··· Text provided ···

- Ukrainian President Volodymyr Zelenskyy thanks United States for new $300 million aid package that includes air defense systems and ammunition.
- U.S. announces temporary suspension of tariffs on Ukrainian steel has been extended for one year.
- U.N. expresses concerns about repeated attacks on health facilities in Ukraine.
Ukrainian officials said Thursday a Russian missile attack targeted Ukraine's capital, Kyiv, killing at least three people and injuring 10 others.
The Ukrainian military said it intercepted all 10 short-range missiles fire by Russia.
Kyiv officials said debris from the missiles damaged apartment buildings, a medical clinic and a water pipeline.
Russia carried out frequent aerial attacks on Kyiv in May as Ukraine prepared for an expected counteroffensive to try to take back territory Russian forces have seized since launching a full-scale invasion of Ukraine early last year.
The governor of western Russia's Belgorod region said Thursday overnight shelling wounded multiple people in the town of Shebekino.
Governor Vyacheslav Gladkov said on Telegram the attack damaged several buildings as well. He blamed Ukrainian forces.
In Oslo, NATO foreign ministers gathered Thursday to discuss increasing their support for Ukraine as well as Ukraine's aspirations to join the military alliance.
"All allies agree that the most urgent and important task now is that Ukraine prevails as a sovereign and independent nation," NATO Secretary-General Jens Stoltenberg told reporters. "President Putin must not win this war."
Asked about attacks on Russian soil attributed to Ukraine, Stoltenberg said Ukraine was attacked by Russia and has the right to defend itself. He said Russian President Vladimir Putin can stop the war at any time, and that those responsible for war crimes in Ukraine must be held accountable.
Thursday's meeting in Oslo comes ahead of a summit of NATO leaders next month in Lithuania where Stoltenberg said he expects allies will agree on a long-term commitment to support Ukraine. He said Ukraine needs to have the capabilities and strength to defend itself and deter any future attempts by Russia to repeat its invasion.
Stoltenberg had expressed hope that NATO allies would approve Sweden's bid to join the alliance before the July summit. All existing members must give their approval, and to date only Hungary and Turkey have not.
The NATO chief said Thursday he will soon travel to Ankara to continue discussing the situation with leaders there. Turkey has accused Sweden of not doing enough to crack down on groups that Turkey considers terrorists. Stoltenberg noted that a new anti-terrorism law went into effect Thursday in Sweden and reiterated that he is confident Sweden will become a full NATO member.
Some information for this report came from The Associated Press, Agence France-Presse and Reuters.

··· Recorded information ···

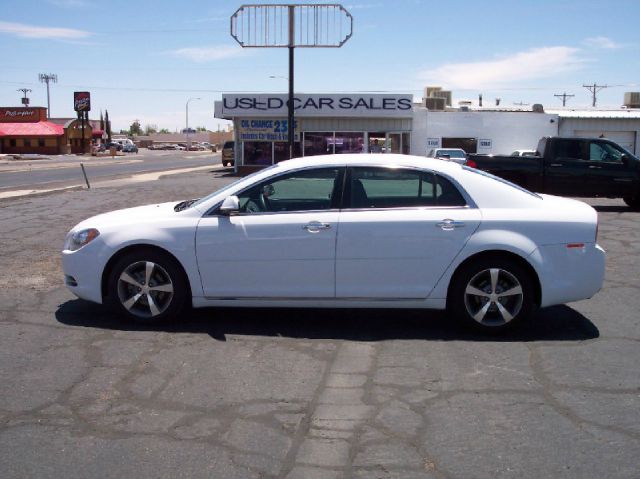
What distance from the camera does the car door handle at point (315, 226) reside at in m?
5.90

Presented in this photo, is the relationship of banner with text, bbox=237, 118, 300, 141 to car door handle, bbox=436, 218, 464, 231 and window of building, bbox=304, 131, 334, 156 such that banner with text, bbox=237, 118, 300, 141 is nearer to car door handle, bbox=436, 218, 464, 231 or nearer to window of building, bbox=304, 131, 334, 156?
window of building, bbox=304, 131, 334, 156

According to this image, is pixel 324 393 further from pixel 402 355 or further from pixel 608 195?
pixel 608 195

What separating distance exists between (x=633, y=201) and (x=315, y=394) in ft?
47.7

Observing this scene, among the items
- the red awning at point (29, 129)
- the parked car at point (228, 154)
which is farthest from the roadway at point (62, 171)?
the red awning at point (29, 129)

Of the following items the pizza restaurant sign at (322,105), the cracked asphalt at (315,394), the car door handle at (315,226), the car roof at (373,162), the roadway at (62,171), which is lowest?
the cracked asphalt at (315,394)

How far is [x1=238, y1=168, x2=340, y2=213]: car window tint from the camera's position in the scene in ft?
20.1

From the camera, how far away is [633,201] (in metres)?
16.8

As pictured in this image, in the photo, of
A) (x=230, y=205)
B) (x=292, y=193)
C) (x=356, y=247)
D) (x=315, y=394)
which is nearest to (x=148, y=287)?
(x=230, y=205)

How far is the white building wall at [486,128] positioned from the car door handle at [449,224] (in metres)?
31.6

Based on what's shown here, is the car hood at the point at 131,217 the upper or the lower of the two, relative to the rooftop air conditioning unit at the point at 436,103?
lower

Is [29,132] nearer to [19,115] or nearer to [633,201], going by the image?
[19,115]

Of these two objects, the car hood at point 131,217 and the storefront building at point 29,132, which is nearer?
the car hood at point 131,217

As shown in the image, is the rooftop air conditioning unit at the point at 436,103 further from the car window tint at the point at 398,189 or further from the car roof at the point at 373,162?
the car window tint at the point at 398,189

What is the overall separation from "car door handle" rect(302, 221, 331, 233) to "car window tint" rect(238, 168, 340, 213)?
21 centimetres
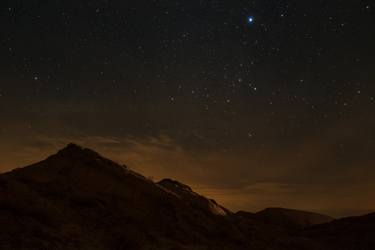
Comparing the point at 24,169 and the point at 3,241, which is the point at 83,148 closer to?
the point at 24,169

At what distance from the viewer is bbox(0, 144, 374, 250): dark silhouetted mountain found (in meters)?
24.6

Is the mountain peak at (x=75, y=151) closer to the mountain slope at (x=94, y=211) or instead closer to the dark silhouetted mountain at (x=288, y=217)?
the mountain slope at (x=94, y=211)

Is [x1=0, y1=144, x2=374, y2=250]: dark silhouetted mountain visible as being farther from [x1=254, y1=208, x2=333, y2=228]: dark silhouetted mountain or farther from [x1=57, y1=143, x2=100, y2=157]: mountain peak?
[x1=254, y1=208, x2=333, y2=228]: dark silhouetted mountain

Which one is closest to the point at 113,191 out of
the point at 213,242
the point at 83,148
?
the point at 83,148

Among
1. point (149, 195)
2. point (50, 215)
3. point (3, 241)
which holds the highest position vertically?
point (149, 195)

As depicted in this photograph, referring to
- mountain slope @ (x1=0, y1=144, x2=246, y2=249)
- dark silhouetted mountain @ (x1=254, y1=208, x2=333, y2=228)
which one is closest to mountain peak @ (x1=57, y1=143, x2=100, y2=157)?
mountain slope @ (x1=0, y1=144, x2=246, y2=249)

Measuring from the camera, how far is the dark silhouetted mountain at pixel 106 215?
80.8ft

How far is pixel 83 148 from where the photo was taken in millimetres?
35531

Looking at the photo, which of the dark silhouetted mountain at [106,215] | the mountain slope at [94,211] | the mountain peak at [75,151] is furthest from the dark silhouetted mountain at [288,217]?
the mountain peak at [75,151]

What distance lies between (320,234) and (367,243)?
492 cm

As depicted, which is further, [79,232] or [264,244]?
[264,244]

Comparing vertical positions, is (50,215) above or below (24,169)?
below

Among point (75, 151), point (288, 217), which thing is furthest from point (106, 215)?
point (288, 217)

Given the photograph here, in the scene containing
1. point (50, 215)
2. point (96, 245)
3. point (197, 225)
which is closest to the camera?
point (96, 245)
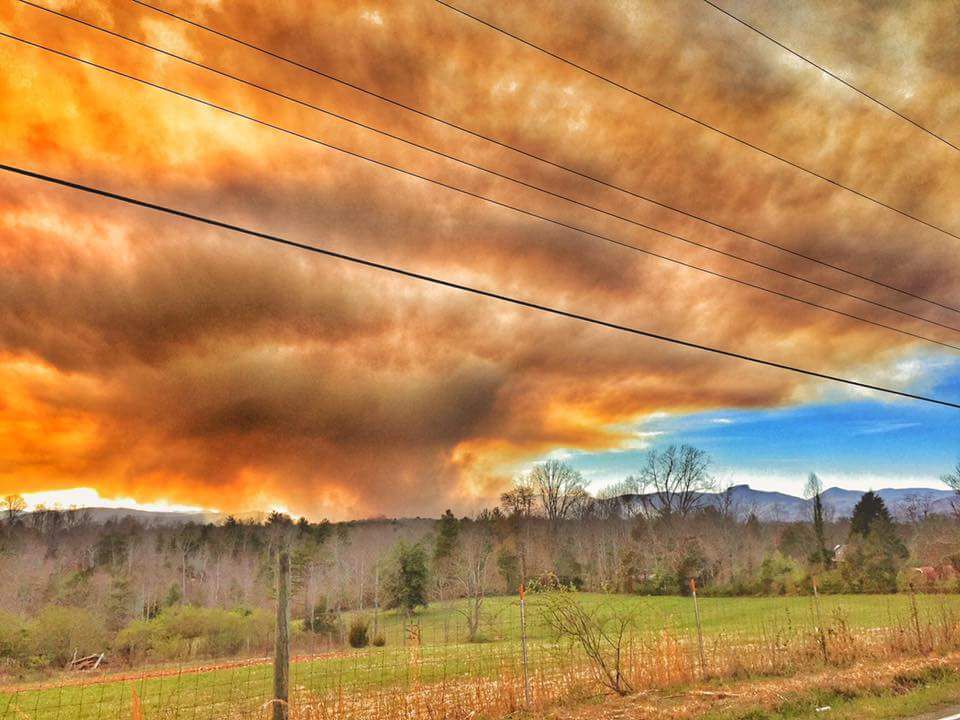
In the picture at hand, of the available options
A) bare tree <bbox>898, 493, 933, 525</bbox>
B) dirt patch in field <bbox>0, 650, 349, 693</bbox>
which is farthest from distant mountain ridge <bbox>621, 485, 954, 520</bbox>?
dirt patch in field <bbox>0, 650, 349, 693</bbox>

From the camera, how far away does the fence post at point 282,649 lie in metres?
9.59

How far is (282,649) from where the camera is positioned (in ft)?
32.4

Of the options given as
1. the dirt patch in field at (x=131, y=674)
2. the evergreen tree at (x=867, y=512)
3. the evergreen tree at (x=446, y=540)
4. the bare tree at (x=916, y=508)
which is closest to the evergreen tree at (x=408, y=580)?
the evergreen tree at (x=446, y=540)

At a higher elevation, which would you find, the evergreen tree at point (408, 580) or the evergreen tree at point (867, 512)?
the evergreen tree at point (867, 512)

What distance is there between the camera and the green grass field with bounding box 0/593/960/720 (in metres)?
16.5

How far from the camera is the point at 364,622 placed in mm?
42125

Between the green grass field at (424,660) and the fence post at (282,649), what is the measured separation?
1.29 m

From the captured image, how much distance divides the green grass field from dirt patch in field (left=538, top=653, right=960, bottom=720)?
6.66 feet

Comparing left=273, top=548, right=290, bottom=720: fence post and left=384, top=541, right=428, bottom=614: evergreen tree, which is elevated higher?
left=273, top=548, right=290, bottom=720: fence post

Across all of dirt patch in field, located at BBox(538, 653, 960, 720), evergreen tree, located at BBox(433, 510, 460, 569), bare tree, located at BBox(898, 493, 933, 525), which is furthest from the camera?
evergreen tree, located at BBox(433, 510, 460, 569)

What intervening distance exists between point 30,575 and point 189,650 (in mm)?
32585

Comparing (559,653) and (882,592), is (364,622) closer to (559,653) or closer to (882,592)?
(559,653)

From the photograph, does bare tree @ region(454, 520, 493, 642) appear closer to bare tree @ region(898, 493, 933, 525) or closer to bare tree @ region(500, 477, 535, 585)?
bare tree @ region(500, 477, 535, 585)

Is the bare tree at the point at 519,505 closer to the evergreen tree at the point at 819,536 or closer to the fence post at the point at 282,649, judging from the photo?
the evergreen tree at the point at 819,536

···

Work instructions:
- 1) Output everything in the Ukraine war report from "Kyiv officials said" down to "early last year.", copied word for word.
- 2) Translate this sentence from the Ukraine war report into Spanish: "In Oslo, NATO foreign ministers gathered Thursday to discuss increasing their support for Ukraine as well as Ukraine's aspirations to join the military alliance."

Answers to the exercise:
- 1)
Kyiv officials said debris from the missiles damaged apartment buildings, a medical clinic and a water pipeline.
Russia carried out frequent aerial attacks on Kyiv in May as Ukraine prepared for an expected counteroffensive to try to take back territory Russian forces have seized since launching a full-scale invasion of Ukraine early last year.

- 2) En Oslo, los ministros de Asuntos Exteriores de la OTAN se reunieron el jueves para discutir el aumento de su apoyo a Ucrania, así como las aspiraciones de Ucrania de unirse a la alianza militar.